The first phase of any clinical trial is Phase 0. Phase 0 explores if and how a new drug or treatment may work. Phase 0 studies are different than other phases of the trial process. This phase is designed to streamline and speed up the approval process of a drug or treatment. With the hope of saving time and money in the later phases, Phase 0 is used to determine if the drug does what it is expected to.
Phase 0 studies use only a small amount of the drug in a small number of volunteers. This is used to see how the drug acts in the human body and if it attaches itself where it is expected to. Unlike other phases, the people who participate in Phase 0 will not receive any benefits from the treatment, the benefit will go towards other patients in the future. Phase 0 volunteers are very unlikely to experience any negative side effects for this reason.

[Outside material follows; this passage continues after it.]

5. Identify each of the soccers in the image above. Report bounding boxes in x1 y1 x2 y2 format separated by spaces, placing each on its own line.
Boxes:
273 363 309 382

Phase I clinical trials are set up to see if the treatment is safe. They are done to find the highest treatment dose that can be administered without causing severe side effects. Although at this point, the treatment has been tested in animal and lab studies, there is no evidence regarding how the human body will respond to the treatment.
Phase II clinical trials ask if the treatment works. Phase I tests to see if it is safe, Phase II is done to see if it works in certain forms of gastrointestinal disease. The benefits are based on the end goal of the treatment. Does it relieve or remove gastrointestinal symptoms, does it keep symptoms the same or make it worse, or does it increase the time between flare-ups? Sometimes the benefit can simply be an improved quality of life.
Phase III asks if the treatment is better than what is already available. If a treatment has yielded positive results in Phase II, Phase III will compare the effectiveness and safety of the new treatment against the current standard. Volunteers will be chosen at random with some given the new treatment, while others will receive the current treatment. At this point, neither the patient nor the doctors and scientists will know which treatment has been given. The results will then be measured against one another.
Phase IV asks what else do we need to know? After Phase III the treatment will go to the FDA for approval. Treatments that are approved by the FDA are then monitored for a period of time in Phase IV to measure long-term effects and any other benefits or risks that come with the new treatment.